**Task prompt:** When you reach the line with "old and modern" in the listing below, transcribe it and each line after it up to and including the line with "Металлочерепица Colorcoat Prisma", exactly and with nothing else.

** Data for the task follows **

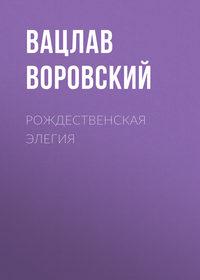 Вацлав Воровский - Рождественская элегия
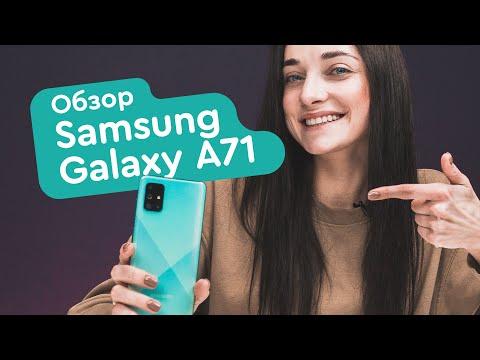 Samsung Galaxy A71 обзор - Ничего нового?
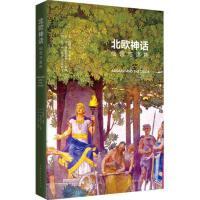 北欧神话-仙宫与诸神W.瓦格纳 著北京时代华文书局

** End of Data for the task **
** Data for the task follows **

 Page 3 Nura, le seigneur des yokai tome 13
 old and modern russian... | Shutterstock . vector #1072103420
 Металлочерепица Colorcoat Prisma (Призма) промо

** End of Data for the task **

**Answer section:**
 old and modern russian... | Shutterstock . vector #1072103420
 Металлочерепица Colorcoat Prisma (Призма) промо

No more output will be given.